Tuesday, May 24, 2005

Sometimes drugs > no drugs

Imagine you want to end 80% of the world's opium production, and you could actually probably do it. See, you're essentially the only military presence in the area, and you're highly technologically advanced compared to the drug runners. You could probably take them all out with defoliating raids and be done with the destructive and destabilizing element of opium forever.

Sounds good, but Slate suggests that ending opium in one fell swoop would be more destabilizing than leaving it.

See, in a country that produces 80% of the world's opium, that crop amounts to roughly 50% of the country's gross domestic product, and to destroy 50% of an already poor country's national income would be infinitely more disastrous than the money drug lords funnel into local militias. Or so says Barnett Rubin, "an irascible NYU Afghan expert".

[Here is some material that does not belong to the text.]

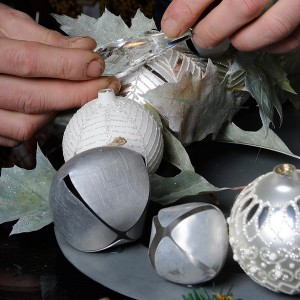 white-silver-christmas-floral-centerpiece-step4-1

It must ire the hell out of drug hawks, but even the military seems to believe this is the way to go. It's a sad reality, but if we destroy Afghanistan's #1 industry without having another to make up the difference, the destabilization we see in drug kingpins and corrupt local militias will pale in comparison to the destabilizing factors of poverty, famine.

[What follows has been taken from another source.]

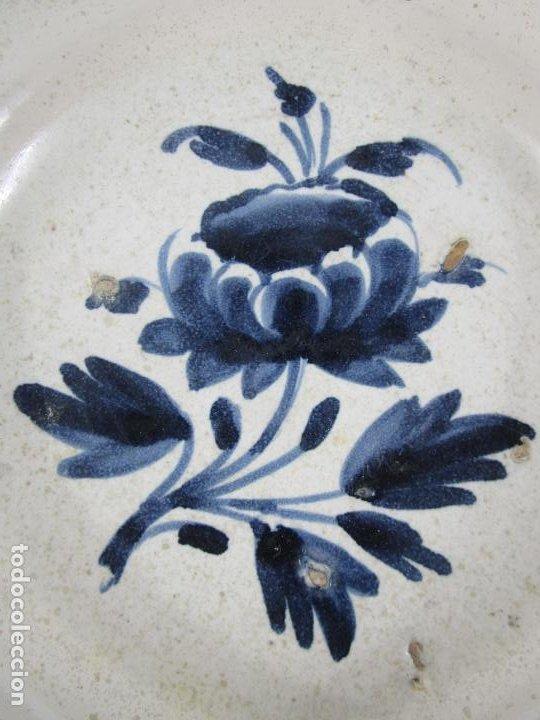 Antigüedades: Antiguo Plato - Cerámica Catalana - Decorado con Flor - Finales S. XVIII - Foto 3 - 238543235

And whereas this current destabilizing influence is kind of diffuse and self-serving, just enough to keep the drug lords in power and profitable, the rage of a destroyed cash crop with nothing to fill the void would be concentrated directly at one thing, the people that destroyed it.

You know, us.

The Afghan people seem pretty happy with us at the moment [despite the Newsweek riots; relative to other nations we're building; relative to the sentiments of other predominantly Muslim nations] why screw with relative calm?